- WORK ORDER: Every line of the records below that has the word "before" should be copied.

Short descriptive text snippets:
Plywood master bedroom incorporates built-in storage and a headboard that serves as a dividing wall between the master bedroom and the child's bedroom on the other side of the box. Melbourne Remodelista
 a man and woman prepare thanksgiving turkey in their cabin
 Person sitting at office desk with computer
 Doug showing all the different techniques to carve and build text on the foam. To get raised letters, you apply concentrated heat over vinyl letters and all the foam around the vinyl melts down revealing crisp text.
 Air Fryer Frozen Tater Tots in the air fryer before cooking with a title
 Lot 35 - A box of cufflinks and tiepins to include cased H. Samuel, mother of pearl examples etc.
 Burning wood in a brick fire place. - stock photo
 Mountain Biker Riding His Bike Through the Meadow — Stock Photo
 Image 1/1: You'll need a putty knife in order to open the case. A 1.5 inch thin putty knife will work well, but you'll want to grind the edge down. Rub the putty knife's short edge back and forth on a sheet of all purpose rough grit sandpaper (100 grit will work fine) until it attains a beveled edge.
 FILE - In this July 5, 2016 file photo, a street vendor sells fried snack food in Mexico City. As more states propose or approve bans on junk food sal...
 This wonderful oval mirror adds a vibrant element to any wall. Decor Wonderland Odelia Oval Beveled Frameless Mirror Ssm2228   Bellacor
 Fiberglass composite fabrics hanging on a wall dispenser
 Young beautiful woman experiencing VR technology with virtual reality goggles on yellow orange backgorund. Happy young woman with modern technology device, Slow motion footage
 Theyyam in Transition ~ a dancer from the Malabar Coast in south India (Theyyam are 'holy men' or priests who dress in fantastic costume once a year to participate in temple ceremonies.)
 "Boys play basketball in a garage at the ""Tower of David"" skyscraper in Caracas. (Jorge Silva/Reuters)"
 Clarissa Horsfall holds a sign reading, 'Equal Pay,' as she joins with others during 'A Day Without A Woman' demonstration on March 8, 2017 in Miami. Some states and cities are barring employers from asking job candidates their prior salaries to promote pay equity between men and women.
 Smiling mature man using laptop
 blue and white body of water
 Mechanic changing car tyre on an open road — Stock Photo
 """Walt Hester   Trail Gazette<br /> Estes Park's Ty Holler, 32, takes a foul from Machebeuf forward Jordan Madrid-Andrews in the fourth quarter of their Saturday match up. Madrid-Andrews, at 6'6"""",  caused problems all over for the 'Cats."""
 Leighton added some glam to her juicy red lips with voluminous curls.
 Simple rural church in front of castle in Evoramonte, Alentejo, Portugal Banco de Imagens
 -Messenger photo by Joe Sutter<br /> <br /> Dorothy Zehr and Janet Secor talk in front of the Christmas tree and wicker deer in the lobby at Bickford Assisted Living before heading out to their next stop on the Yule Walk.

- YOUR RESPONSE:
 Air Fryer Frozen Tater Tots in the air fryer before cooking with a title
 -Messenger photo by Joe Sutter<br /> <br /> Dorothy Zehr and Janet Secor talk in front of the Christmas tree and wicker deer in the lobby at Bickford Assisted Living before heading out to their next stop on the Yule Walk.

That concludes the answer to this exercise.